• [Directions for this task] Could you write out all the records again with "stone rosette" substituted for every "carved rosette medallion", changing nothing else and leaving out the pictures?

• [Entries supplied]
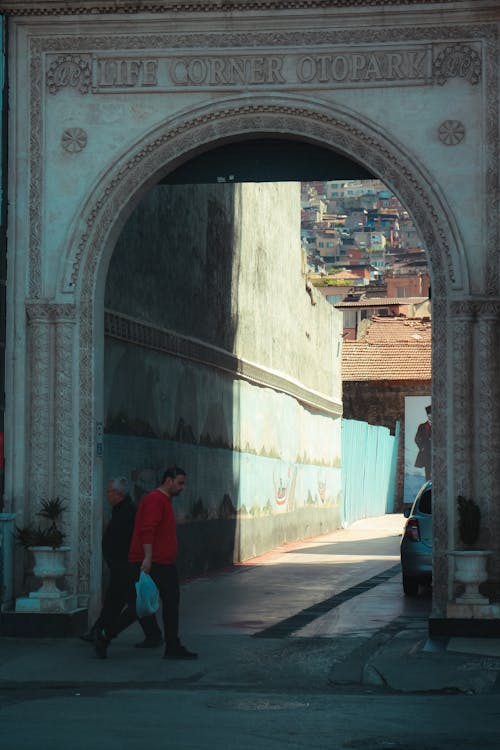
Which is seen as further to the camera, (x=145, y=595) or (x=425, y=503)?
(x=425, y=503)

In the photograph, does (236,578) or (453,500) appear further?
(236,578)

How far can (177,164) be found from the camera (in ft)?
47.1

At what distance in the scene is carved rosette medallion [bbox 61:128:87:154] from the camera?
1418 cm

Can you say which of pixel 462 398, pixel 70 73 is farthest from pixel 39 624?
pixel 70 73

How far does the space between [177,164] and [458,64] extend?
299cm

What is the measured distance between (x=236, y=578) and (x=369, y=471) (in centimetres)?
2238

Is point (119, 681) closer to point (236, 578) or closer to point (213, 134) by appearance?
point (213, 134)

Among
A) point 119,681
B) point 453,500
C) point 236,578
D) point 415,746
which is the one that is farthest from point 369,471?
point 415,746

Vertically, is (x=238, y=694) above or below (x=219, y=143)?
below

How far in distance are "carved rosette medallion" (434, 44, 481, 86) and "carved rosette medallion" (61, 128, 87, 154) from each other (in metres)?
3.58

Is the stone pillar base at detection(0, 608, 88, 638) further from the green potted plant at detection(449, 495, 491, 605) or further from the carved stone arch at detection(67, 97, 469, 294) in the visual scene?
the green potted plant at detection(449, 495, 491, 605)

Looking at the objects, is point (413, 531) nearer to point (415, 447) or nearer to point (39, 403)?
point (39, 403)

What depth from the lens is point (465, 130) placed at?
539 inches

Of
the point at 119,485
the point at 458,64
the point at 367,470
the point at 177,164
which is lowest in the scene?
the point at 367,470
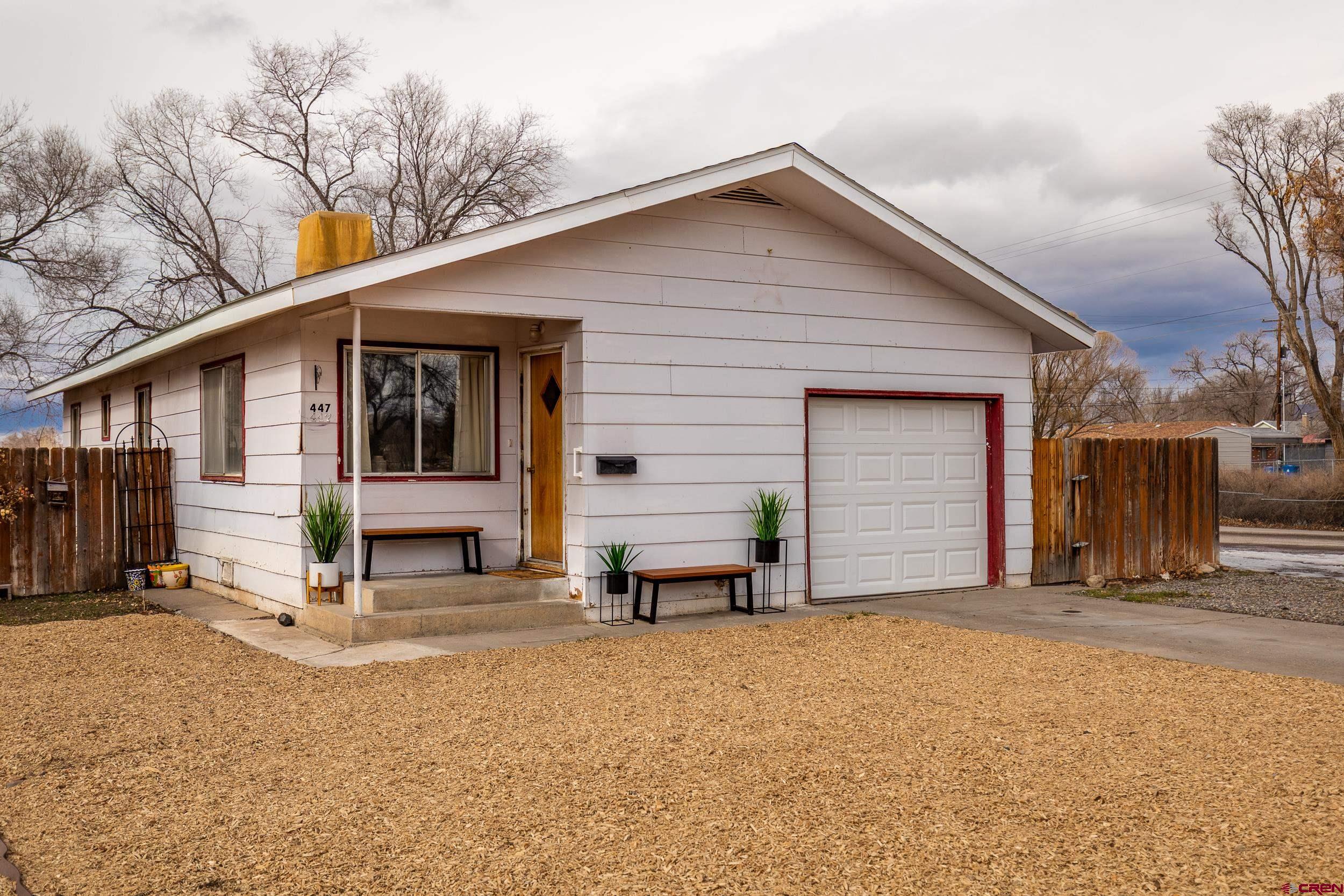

• [Exercise response]
Which is seen as further to the camera, (x=145, y=595) or (x=425, y=503)?
(x=425, y=503)

In the photograph, does (236,578) or (453,500) appear further?
(236,578)

How far can (177,164) be found from the camera (in ft)?
47.1

At what distance in the scene is stone rosette [bbox 61:128:87:154] from the camera?
1418 cm

Can you say which of pixel 462 398, pixel 70 73 is farthest from pixel 39 624?
pixel 70 73

How far does the space between [177,164] and [458,64] extend?
299cm

What is the measured distance between (x=236, y=578) and (x=369, y=471) (in centimetres)?
2238

Is point (119, 681) closer to point (236, 578) or closer to point (213, 134) by appearance?
point (213, 134)

Among
A) point 119,681
B) point 453,500
C) point 236,578
D) point 415,746
which is the one that is farthest from point 369,471?
point 415,746

Vertically, is (x=238, y=694) above or below (x=219, y=143)?
below

How far in distance are "stone rosette" (434, 44, 481, 86) and "stone rosette" (61, 128, 87, 154) from each other (in metres)?
3.58

Is the stone pillar base at detection(0, 608, 88, 638) further from the green potted plant at detection(449, 495, 491, 605) or further from the carved stone arch at detection(67, 97, 469, 294) in the visual scene?
the green potted plant at detection(449, 495, 491, 605)

Looking at the objects, is point (413, 531) nearer to point (415, 447) or nearer to point (39, 403)?
point (39, 403)

What depth from the lens is point (465, 130) placed at?
539 inches

Of
the point at 119,485
the point at 458,64
the point at 367,470
the point at 177,164
which is lowest in the scene?
the point at 367,470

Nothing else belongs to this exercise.